Exercise inputs: Begin

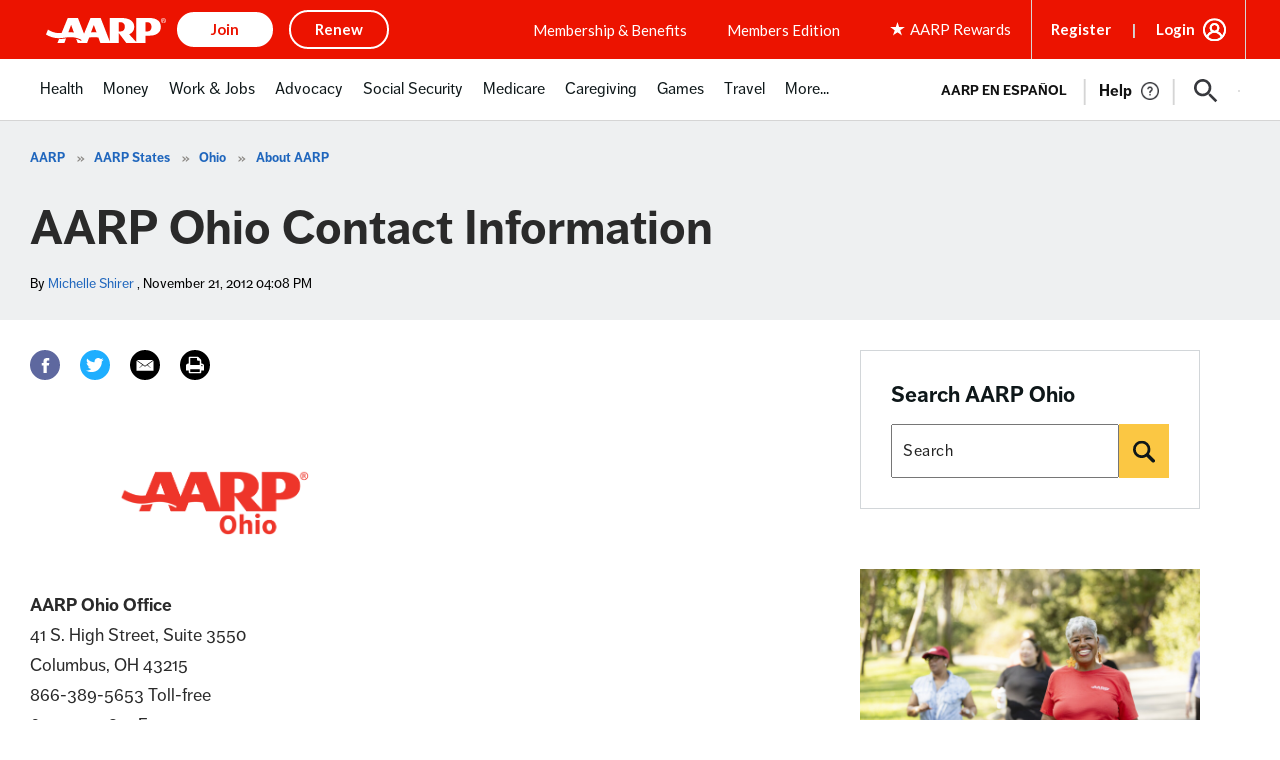

--- FILE ---
content_type: text/html; charset=utf-8
request_url: https://www.google.com/recaptcha/api2/aframe
body_size: 266
content:
<!DOCTYPE HTML><html><head><meta http-equiv="content-type" content="text/html; charset=UTF-8"></head><body><script nonce="geG1AzSp0q2wkDr0W-n2nA">/** Anti-fraud and anti-abuse applications only. See google.com/recaptcha */ try{var clients={'sodar':'https://pagead2.googlesyndication.com/pagead/sodar?'};window.addEventListener("message",function(a){try{if(a.source===window.parent){var b=JSON.parse(a.data);var c=clients[b['id']];if(c){var d=document.createElement('img');d.src=c+b['params']+'&rc='+(localStorage.getItem("rc::a")?sessionStorage.getItem("rc::b"):"");window.document.body.appendChild(d);sessionStorage.setItem("rc::e",parseInt(sessionStorage.getItem("rc::e")||0)+1);localStorage.setItem("rc::h",'1769419607243');}}}catch(b){}});window.parent.postMessage("_grecaptcha_ready", "*");}catch(b){}</script></body></html>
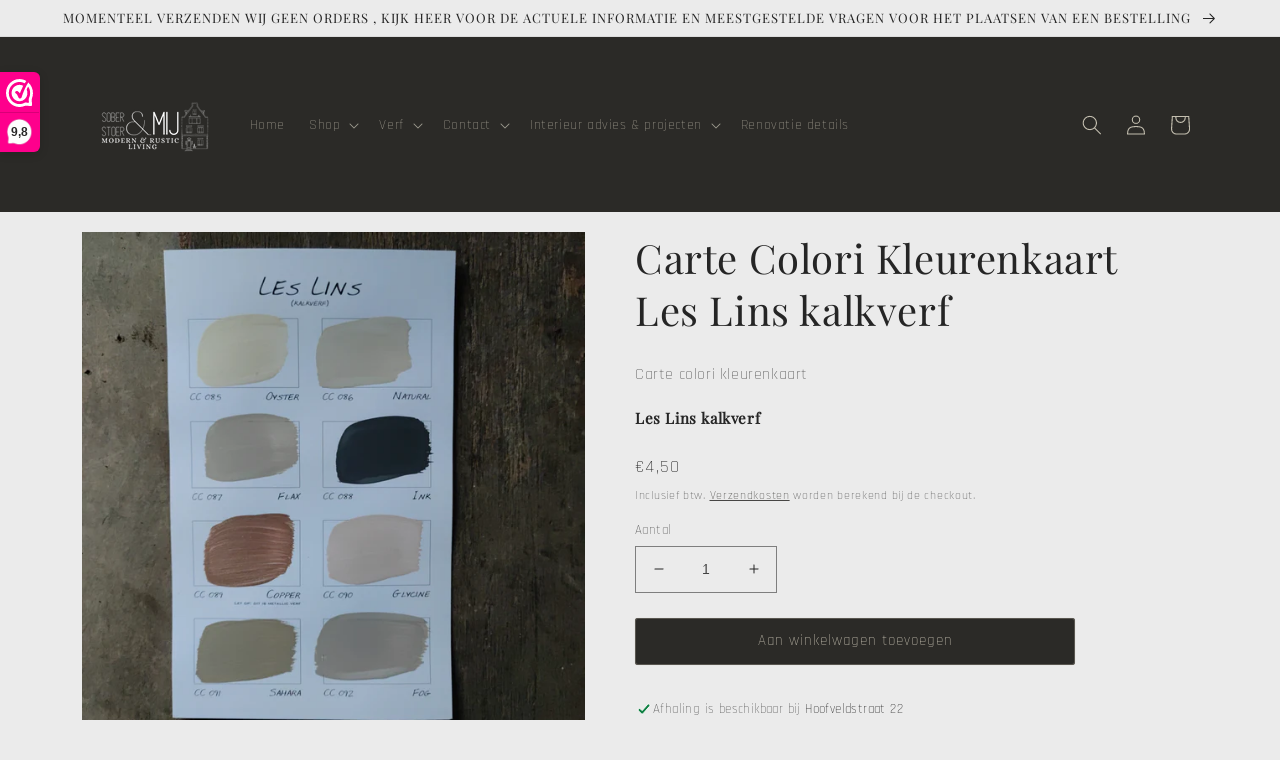

--- FILE ---
content_type: text/javascript
request_url: https://www.soberstoerenmij.nl/cdn/shop/t/22/assets/wiloke_my_instagram.js?v=95442545751343917941661070483
body_size: 417
content:
window.__wilInstagramShopify__=[{insta_mode:"basic",insta_hashtag:"",insta_hashtag_filterBy:"top_media",toggle_instagram_stories:"enable",story_variant:"small",align_story_items:"center",gallery_disabled:"enable",placements:[],websites:["verliefd-op-mijn-huis.myshopify.com"],filterByMyHashTag:"",collapse:"",template:"slider",tabs_row_column:"mobile",number_of_columns_desktop:5,number_of_rows_desktop:1,gap_desktop:10,brick_row_height_desktop:400,number_of_columns_tablet:3,number_of_rows_tablet:1,gap_tablet:5,brick_row_height_tablet:400,number_of_columns_mobile:3,number_of_rows_mobile:1,gap_mobile:3,brick_row_height_mobile:400,slider_autoplay:"disable",slider_delay:1e3,slider_speed:1e3,post_template:"style1",click_item_action:"open_modal",modal_view_mode:"scroll",thumbnail_ratio:75,custom_css:"",btn_action_share_facebook:{status:"enable",text:"Share to Facebook"},btn_action_share_twitter:{status:"enable",text:"Share to Twitter"},btn_action_share_messenger:{status:"disable",text:"Share to Messenger"},btn_action_share_email:{status:"enable",text:"Share to Email"},btn_action_copylink:{status:"enable",text:"Copy Link"},btn_action_follow:{status:"enable",text:"Follow"},btn_action_share:{status:"enable",text:"Share"},btn_action_loadmore:{status:"disable",text:"Load more"},syncMode:"enable",recurringEvent:"sixhours",color_collapse:"",overlay_gradient:{color1:"#05e0d8cc",color2:"#ec65b7cc"},text_color:"#ffffff",link_color:"#ffffff",btn_loadmore_background_color:"#475be2",btn_loadmore_text_color:"#ffffff",overlay_gradient_popup:{color1:"#7c7c83cc",color2:"#7c7c83cc"},text_color_popup:"#505058",link_color_popup:"#00376b",btn_close_color_popup:"#ffffff",id:"125320",slot_data_id:"125320",manual_element_class:"wil-insta-manual-125320",insta_username:"la_lifestyle_andmore",status:"publish"},{insta_mode:"basic",insta_hashtag:"",insta_hashtag_filterBy:"top_media",toggle_instagram_stories:"enable",story_variant:"small",align_story_items:"center",gallery_disabled:"enable",placements:[{page:"template-index",shopify_container_align:"center",shopify_container_padding_bottom:10,shopify_container_padding_top:90,shopify_container_title:"",shopify_container_width_unit:"%",shopify_container_width_value:100,shopify_placement:"top",shopify_placement_index:0,shopify_placement_selector:'[class*="template-index"] [class*="site-footer"]'}],websites:["verliefd-op-mijn-huis.myshopify.com"],filterByMyHashTag:"",collapse:"",template:"slider",tabs_row_column:"mobile",number_of_columns_desktop:4,number_of_rows_desktop:1,gap_desktop:10,brick_row_height_desktop:400,number_of_columns_tablet:3,number_of_rows_tablet:3,gap_tablet:5,brick_row_height_tablet:400,number_of_columns_mobile:3,number_of_rows_mobile:1,gap_mobile:3,brick_row_height_mobile:400,slider_autoplay:"disable",slider_delay:1e3,slider_speed:1e3,post_template:"style1",click_item_action:"open_modal",modal_view_mode:"scroll",thumbnail_ratio:75,custom_css:"",btn_action_share_facebook:{status:"enable",text:"Share to Facebook"},btn_action_share_twitter:{status:"enable",text:"Share to Twitter"},btn_action_share_messenger:{status:"disable",text:"Share to Messenger"},btn_action_share_email:{status:"enable",text:"Share to Email"},btn_action_copylink:{status:"enable",text:"Copy Link"},btn_action_follow:{status:"enable",text:"Follow"},btn_action_share:{status:"enable",text:"Share"},btn_action_loadmore:{status:"disable",text:"Load more"},syncMode:"enable",recurringEvent:"sixhours",color_collapse:"",overlay_gradient:{color1:"#dce0e0cc",color2:"#c0c0c0cc"},text_color:"#363636ff",link_color:"#ffffff",btn_loadmore_background_color:"#f7f7fcff",btn_loadmore_text_color:"#ffffff",overlay_gradient_popup:{color1:"#7c7c8354",color2:"#7c7c8354"},text_color_popup:"#505058",link_color_popup:"#00376b",btn_close_color_popup:"#ffffff",id:"125319",slot_data_id:"125319",manual_element_class:"wil-insta-manual-125319",insta_username:"soberstoerenmij",status:"publish"}],window.addEventListener("load",function(){var pathname=window.location.pathname,body=document.body;pathname==="/"?body.classList.add("template-index"):/\/collections\/\w/g.test(pathname)?body.classList.add("template-collection"):/\/collections(\/|)$/g.test(pathname)?body.classList.add("template-list-collections"):/\/products(\/\w|)/g.test(pathname)?body.classList.add("template-product"):/\/blogs(\/\w|)/g.test(pathname)&&body.classList.add("template-blog");var headEl=document.getElementsByTagName("head")[0],link=document.createElement("link");link.type="text/css",link.rel="stylesheet",headEl.appendChild(link),link.href="https://instafeedhub-layout.netlify.app/styles.css?ver=1661070483";var scriptEl=document.createElement("script");scriptEl.type="text/javascript",scriptEl.async=!0,headEl.appendChild(scriptEl),scriptEl.src="https://instafeedhub-layout.netlify.app/main.js?ver=1661070483"},!1);
//# sourceMappingURL=/cdn/shop/t/22/assets/wiloke_my_instagram.js.map?v=95442545751343917941661070483
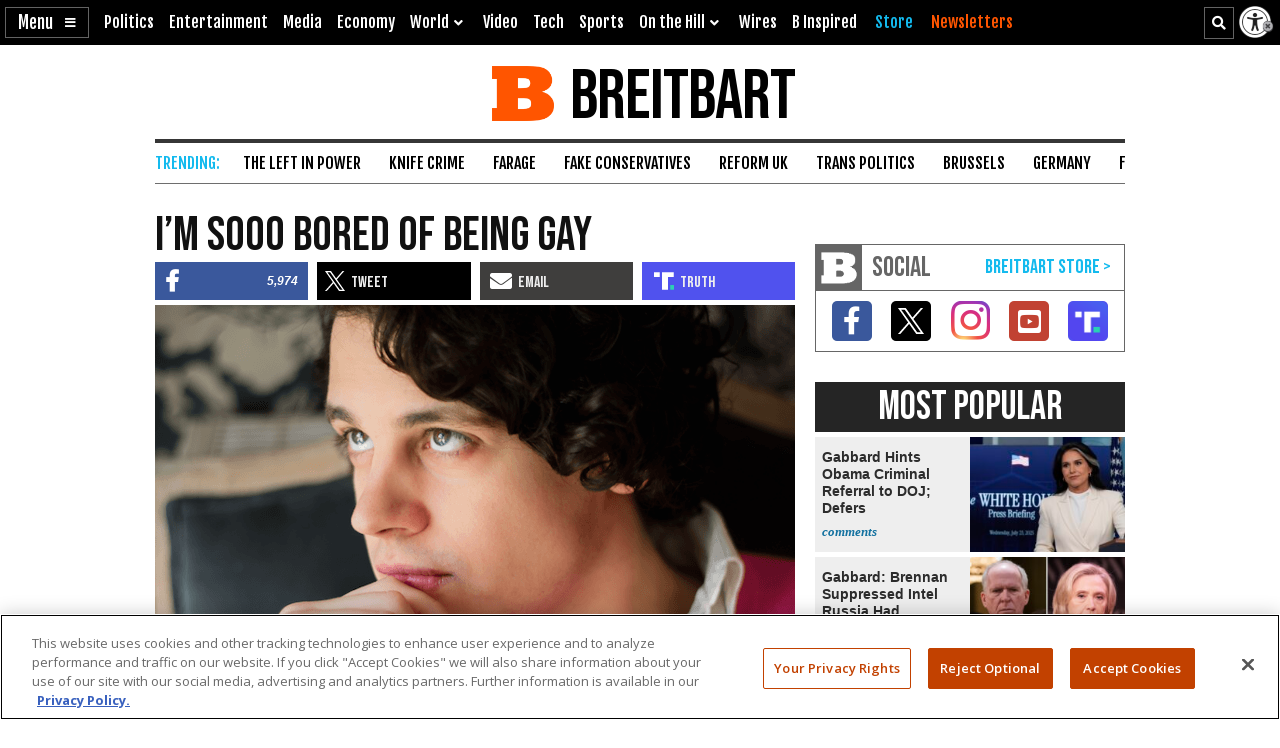

--- FILE ---
content_type: text/html; charset=utf-8
request_url: https://www.google.com/recaptcha/api2/aframe
body_size: 152
content:
<!DOCTYPE HTML><html><head><meta http-equiv="content-type" content="text/html; charset=UTF-8"></head><body><script nonce="So_PtNvj_QrnGLzu7HPJug">/** Anti-fraud and anti-abuse applications only. See google.com/recaptcha */ try{var clients={'sodar':'https://pagead2.googlesyndication.com/pagead/sodar?'};window.addEventListener("message",function(a){try{if(a.source===window.parent){var b=JSON.parse(a.data);var c=clients[b['id']];if(c){var d=document.createElement('img');d.src=c+b['params']+'&rc='+(localStorage.getItem("rc::a")?sessionStorage.getItem("rc::b"):"");window.document.body.appendChild(d);sessionStorage.setItem("rc::e",parseInt(sessionStorage.getItem("rc::e")||0)+1);localStorage.setItem("rc::h",'1768991228602');}}}catch(b){}});window.parent.postMessage("_grecaptcha_ready", "*");}catch(b){}</script></body></html>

Exercise inputs: End

Reproduce all lines from the records above that include the word "assets".

#### Problem solution:
request_url: https://www.soberstoerenmij.nl/cdn/shop/t/22/assets/wiloke_my_instagram.js?v=95442545751343917941661070483
//# sourceMappingURL=/cdn/shop/t/22/assets/wiloke_my_instagram.js.map?v=95442545751343917941661070483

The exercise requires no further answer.